Baseball! Beer! Hot dogs! Apple pie! Ok, there are no apple pies; I just hopped into the cliché parade for a little too long. Doesn’t it feel patriotic though? It’s the “Presidential” Opening Day. “My first policy of this new year,” said President Bush earlier this week in my imagination, “will be to stick my title in front of Major League Baseball’s Opening Day, throw out the first pitch of the season and then talk to Joe Morgan about how we once discussed running a team together.” (Thunderous, sycophantic applause).
The new (not-Japanese) baseball season began ominously with the President rocketing some “high heat” (according to Joe Morgan) into the glove of Washington Nationals manager Manny Acta. What better way to inspire patriotism and create a sense of unity than to co-opt a sport that we generously call the national past-time? What’s that you say? More people booed than cheered for Grand Ol’ Mr. Bush? A hell of a lot more Americans watch football? You can shut up or get out. This is
After all, what is more American than baseball? The players are greedy. Fat, drunk guys can still play. There is little exercise required. There are advertisement breaks every few minutes. Now all we need are hot babes and violence. Damn you, football.
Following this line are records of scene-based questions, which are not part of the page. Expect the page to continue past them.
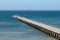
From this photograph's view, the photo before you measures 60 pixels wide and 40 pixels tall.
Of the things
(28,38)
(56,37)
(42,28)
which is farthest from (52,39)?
(42,28)

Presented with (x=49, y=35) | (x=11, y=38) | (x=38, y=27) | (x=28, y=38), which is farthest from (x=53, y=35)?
(x=38, y=27)

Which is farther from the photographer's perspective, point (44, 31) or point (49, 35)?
point (44, 31)

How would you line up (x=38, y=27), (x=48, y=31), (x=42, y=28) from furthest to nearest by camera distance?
1. (x=38, y=27)
2. (x=42, y=28)
3. (x=48, y=31)

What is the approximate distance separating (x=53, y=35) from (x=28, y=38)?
9.97 feet

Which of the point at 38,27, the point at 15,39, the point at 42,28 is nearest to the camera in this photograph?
the point at 15,39

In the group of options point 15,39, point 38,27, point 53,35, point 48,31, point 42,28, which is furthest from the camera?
point 38,27

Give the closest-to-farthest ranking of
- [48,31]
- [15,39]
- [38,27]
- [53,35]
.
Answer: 1. [15,39]
2. [53,35]
3. [48,31]
4. [38,27]

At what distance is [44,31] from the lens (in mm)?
30859

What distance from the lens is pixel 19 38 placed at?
84.3 ft

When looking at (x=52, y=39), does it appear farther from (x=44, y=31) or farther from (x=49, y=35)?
(x=44, y=31)

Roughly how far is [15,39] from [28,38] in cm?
154

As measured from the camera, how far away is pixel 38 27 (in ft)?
115

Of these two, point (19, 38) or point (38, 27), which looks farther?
point (38, 27)

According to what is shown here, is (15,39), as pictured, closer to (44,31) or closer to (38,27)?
(44,31)
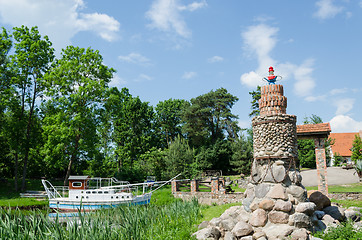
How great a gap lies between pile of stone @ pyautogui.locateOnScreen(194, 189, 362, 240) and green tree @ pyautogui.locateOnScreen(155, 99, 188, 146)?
3675cm

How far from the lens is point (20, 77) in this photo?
26844 millimetres

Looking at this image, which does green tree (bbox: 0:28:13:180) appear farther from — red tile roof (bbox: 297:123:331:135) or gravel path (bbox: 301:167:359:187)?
gravel path (bbox: 301:167:359:187)

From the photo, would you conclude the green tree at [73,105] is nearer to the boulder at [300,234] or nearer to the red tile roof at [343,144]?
the boulder at [300,234]

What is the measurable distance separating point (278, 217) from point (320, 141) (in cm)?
846

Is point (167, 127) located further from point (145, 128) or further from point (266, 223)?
point (266, 223)

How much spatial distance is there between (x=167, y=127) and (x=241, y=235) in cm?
3814

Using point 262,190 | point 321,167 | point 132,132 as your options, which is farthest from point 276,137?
point 132,132

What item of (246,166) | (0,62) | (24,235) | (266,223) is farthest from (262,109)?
(0,62)

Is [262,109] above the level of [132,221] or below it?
above

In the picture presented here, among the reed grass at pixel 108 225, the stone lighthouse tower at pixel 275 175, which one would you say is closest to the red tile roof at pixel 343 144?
the stone lighthouse tower at pixel 275 175

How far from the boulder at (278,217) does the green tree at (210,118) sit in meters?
31.8

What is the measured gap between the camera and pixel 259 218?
28.8 feet

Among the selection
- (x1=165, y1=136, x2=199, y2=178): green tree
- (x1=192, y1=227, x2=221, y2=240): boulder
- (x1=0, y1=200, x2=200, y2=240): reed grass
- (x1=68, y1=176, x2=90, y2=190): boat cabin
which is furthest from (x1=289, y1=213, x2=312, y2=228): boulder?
(x1=165, y1=136, x2=199, y2=178): green tree

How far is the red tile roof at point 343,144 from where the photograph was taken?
45844 millimetres
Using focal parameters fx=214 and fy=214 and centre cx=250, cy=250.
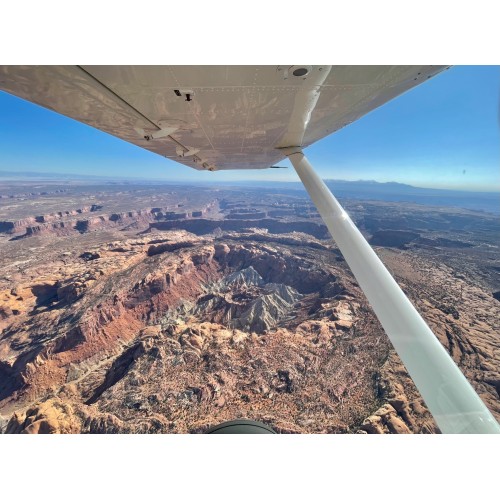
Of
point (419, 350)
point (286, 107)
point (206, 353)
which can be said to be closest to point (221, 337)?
point (206, 353)

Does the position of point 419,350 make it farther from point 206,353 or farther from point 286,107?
point 206,353

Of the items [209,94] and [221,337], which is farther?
[221,337]

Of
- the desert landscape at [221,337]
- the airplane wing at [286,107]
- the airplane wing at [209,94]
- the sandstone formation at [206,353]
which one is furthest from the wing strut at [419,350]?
the sandstone formation at [206,353]

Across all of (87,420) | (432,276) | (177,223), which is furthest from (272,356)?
(177,223)

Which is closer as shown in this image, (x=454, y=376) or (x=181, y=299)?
(x=454, y=376)

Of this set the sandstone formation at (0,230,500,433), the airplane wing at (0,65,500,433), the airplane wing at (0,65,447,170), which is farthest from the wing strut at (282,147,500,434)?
the sandstone formation at (0,230,500,433)

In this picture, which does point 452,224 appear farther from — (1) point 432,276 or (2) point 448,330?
(2) point 448,330
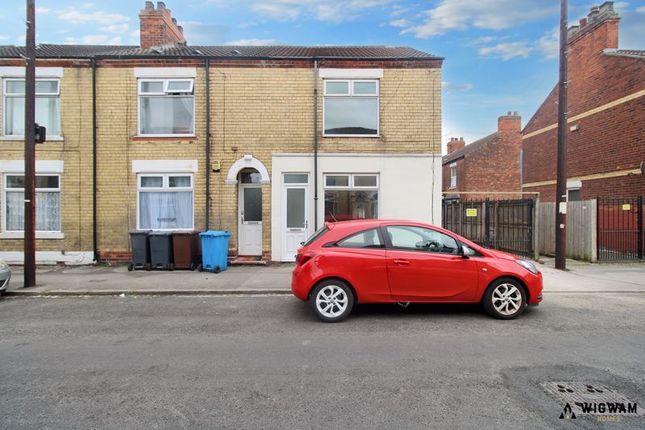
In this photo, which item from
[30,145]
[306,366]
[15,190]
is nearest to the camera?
[306,366]

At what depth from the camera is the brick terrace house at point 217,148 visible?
37.6ft

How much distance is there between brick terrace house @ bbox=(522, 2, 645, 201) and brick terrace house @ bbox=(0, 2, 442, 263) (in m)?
8.25

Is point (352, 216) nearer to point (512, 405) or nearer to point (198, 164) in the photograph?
point (198, 164)

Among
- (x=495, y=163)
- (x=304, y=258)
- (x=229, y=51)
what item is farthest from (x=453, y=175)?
(x=304, y=258)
At least baseball has the over-powering fastball and the majestic home run. And apparently that goes hand in hand with… Patriotism! National Anthem—every game. 4th of July—most popular game of the year.
Does Opening Day have to be Ultra-America Fest 2008? Can’t it just be a baseball game? I personally watched the game because I was excited about the new season, with all its possibilities for (patriotic) glory and (un-American) failure. Unbeknownst to me, I’m supposed to love my country and all its many flaws simply because I love baseball, and so are all the foreigners whom we force to stare at the flag, cap-on-chest. I’m sure the Canadians love rocking out to the Star-Spangled Banner. The Dominicans sing the shit out of it. The Cubans can’t help but dance (they upgraded it to a dance song for the new millennium—I mean Willennium—wicki wicki Wild Wild West). And we’re all stuck with it, foreign born or Toby Keith fans.
Whoever coupled patriotism and sports, I challenge you to fisticuffs—Queensbury rules. Bring it.